§ **Selected text**:

[start]

Overview & Key Facts
Bukit Villas is a 22-unit strata-landed cluster development at 1 Rasok Drive in District 25, completed in 2009 by Wan Fu Investments. Tucked into the Sungei Kadut / Woodlands fringe between Kranji and the Mandai industrial belt, it is one of a small handful of cluster-home compounds north of the PIE that combine semi-detached living formats with shared resort-style amenities — pool, BBQ pits, playground, landscaped grounds — on a single secured site.
The transaction profile is unusual and informative. Zero resale caveats are on record, while 71 rental transactions average S$6,200 per month with a median of S$6,300. That rent point is more than 2x the typical D25 condo apartment rental and is the clearest signal that Bukit Villas does not trade as an apartment block — it leases as cluster houses, with three-storey strata-landed footprints, private enclosed spaces, and the storage and parking expectations of a landed-format home. Comparing it psf-for-psf against nearby leasehold launches like Norwood Grand at S$2,079 psf or Parc Rosewood at S$1,208 psf will give a misleading picture; the right peer set is the strata-landed cluster cohort, not high-rise apartments.

[end]

§ **Parts of the exercise**:
(1) What is the median monthly rent across the rental transactions in the Bukit Villas overview?
(2) Repeat everything in the Bukit Villas overview from "Overview & Key" down to "single secured site.".
The items have no connection to the Bukit Villas overview.

§ **Scene question records**:
[start]

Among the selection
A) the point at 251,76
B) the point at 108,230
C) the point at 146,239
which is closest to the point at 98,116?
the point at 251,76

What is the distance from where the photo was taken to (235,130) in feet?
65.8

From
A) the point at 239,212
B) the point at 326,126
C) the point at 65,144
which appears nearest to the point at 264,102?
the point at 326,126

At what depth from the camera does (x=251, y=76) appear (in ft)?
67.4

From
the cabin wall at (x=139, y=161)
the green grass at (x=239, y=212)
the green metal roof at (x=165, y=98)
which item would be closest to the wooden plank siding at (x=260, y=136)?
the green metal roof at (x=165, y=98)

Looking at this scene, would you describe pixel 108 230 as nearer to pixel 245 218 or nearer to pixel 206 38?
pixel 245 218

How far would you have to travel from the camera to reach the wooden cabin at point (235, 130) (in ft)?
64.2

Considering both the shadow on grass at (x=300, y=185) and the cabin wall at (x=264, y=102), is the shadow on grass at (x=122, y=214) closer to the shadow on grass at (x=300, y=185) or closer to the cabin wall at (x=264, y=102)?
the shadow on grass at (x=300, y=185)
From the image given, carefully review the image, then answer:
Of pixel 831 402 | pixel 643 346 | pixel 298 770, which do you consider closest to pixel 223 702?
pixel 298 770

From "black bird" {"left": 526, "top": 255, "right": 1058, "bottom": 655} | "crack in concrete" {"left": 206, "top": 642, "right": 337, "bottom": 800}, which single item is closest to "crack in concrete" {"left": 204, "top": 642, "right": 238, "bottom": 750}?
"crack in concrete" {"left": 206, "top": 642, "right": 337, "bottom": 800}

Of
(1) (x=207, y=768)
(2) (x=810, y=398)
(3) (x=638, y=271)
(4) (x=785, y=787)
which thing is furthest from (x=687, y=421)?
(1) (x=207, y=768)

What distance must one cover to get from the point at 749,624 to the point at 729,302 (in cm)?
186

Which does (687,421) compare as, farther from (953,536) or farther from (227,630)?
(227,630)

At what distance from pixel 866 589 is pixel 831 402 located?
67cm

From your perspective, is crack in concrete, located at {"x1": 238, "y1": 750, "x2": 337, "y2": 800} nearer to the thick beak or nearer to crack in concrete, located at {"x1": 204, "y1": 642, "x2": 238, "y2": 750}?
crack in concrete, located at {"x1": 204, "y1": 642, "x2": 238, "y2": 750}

[end]

§ **Exercise solutions**:
(1) S$6,300

(2)
Overview & Key Facts
Bukit Villas is a 22-unit strata-landed cluster development at 1 Rasok Drive in District 25, completed in 2009 by Wan Fu Investments. Tucked into the Sungei Kadut / Woodlands fringe between Kranji and the Mandai industrial belt, it is one of a small handful of cluster-home compounds north of the PIE that combine semi-detached living formats with shared resort-style amenities — pool, BBQ pits, playground, landscaped grounds — on a single secured site.